I loaded the bike and immediately headed back towards Debbie. I tried to call a few times, but assumed that in the shadow of the mountains, she had no cell signal. When I got back to the meeting point, she was sitting on the side of the road, wearing every piece of available clothing, and draped in her emergency blanket. She said that several Good Samaritans had stopped, but she had a little food, water, and was warm enough; so she waited. Once back in the van, we were both tired and thrilled with the success of our adventure.



We drove over Appalachian Gap, and headed for Marilyn and Adam’s house. It was finally great to see them. They fed us and we washed up, before retiring for the night. Our route was inspiring, and on Sunday, they did a “junior version” taking an alternative route up Camel’s Hump via the Burrow’s Trail, hiking to their bikes in Appalachian Gap, and then riding back to their car.
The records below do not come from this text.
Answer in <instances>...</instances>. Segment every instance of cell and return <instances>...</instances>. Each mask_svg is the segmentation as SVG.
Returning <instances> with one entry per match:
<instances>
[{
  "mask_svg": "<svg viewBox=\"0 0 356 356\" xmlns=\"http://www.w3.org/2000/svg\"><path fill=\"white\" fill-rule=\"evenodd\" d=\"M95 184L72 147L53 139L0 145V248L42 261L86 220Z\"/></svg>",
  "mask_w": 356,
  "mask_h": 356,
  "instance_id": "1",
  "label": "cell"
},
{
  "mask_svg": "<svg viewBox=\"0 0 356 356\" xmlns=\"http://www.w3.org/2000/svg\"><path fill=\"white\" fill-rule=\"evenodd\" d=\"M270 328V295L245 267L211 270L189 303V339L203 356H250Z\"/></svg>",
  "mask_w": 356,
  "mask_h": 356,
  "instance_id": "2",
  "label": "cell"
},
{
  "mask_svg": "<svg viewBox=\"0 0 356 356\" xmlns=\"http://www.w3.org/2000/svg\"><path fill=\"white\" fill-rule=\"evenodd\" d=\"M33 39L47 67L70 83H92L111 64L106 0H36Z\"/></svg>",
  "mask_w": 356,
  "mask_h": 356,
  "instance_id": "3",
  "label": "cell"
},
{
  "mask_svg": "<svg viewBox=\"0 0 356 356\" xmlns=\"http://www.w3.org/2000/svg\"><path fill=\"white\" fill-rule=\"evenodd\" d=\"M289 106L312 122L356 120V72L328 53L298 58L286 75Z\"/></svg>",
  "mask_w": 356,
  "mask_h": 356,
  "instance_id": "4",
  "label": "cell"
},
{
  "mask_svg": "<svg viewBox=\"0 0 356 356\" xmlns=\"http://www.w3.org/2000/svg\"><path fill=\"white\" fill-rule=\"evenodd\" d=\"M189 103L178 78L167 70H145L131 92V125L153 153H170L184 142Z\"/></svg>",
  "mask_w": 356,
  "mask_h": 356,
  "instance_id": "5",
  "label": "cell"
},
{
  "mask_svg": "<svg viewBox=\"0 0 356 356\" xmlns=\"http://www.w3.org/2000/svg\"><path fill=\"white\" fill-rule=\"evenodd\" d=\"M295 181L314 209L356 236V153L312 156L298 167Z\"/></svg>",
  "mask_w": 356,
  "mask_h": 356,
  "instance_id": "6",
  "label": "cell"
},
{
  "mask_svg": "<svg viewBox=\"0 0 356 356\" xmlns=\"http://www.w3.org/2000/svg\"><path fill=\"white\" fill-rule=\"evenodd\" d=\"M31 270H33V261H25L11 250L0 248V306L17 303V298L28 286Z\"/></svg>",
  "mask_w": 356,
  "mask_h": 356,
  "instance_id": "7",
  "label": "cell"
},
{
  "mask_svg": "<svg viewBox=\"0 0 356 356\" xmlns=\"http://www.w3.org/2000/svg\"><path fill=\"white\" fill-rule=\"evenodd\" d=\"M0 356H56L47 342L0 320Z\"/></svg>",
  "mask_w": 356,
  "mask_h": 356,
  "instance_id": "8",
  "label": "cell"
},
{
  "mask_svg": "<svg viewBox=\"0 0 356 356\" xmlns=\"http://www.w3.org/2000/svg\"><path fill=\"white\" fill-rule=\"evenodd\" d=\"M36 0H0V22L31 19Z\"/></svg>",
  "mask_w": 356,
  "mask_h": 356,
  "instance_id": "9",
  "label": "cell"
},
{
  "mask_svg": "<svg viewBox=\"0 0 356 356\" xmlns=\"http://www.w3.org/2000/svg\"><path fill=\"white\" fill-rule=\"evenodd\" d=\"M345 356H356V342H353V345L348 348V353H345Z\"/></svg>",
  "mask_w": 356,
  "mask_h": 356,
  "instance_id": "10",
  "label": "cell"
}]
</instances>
Another key gear choice was our UltrAspire packs. We shared tech tips with Marilyn and Adam before they departed. Debbie used her Zygos and I used an Epic, which was a fitting name for this trip. We lingered a bit at the house, before heading for Connecticut. We stopped at the East Warren Community Market. Farther south, we stopped in Putney to visit both the Co-Op and Farmers Market for more provisions. We stopped again in Northampton, or rather Florence, and had brunch at Cafe Evolution. By 2:45 P.M., we were in Old Lyme, and reunited with our kids. Despite the sore legs, we are already plotting our next adventure. Oh, and from the start of writing this blog post to the finish, she moved up to 3rd on the Hardrock wait list. She still needs more luck to get to the start line, but between now and 14 July, she also needs a few more training days like the one we just had in the Green Mountains of Vermont.


11 Responses to “2017 Long Trail Adventure”

  1. 1 Scott 30 May 2017 at 12:15 pm

    Aw hell yeah, Scott and Debbie! Sounds like an amazing run-ride combo, and almost as gnarly as hut traversing. If you did the route again, would you go Duxbury-Lincoln or flip directions? I’m thinking that ridgeline would make an excellent pairing to the Camels Hump-Mansfield traverse.

    Was great seeing you and the kids at Galehead last summer. Maybe our paths will cross at Manitou’s — I’ll try to bum some wisdom off of Debbie!


  2. 3 SL 8 July 2017 at 10:29 pm

    The Jay Mountain Marathon (33+ miles) was an epic but now defunct event. We did it several times. It was part of three three day Jay Challenge. Moosalamoo had s race on similar terrain in VT, but no current on the LT.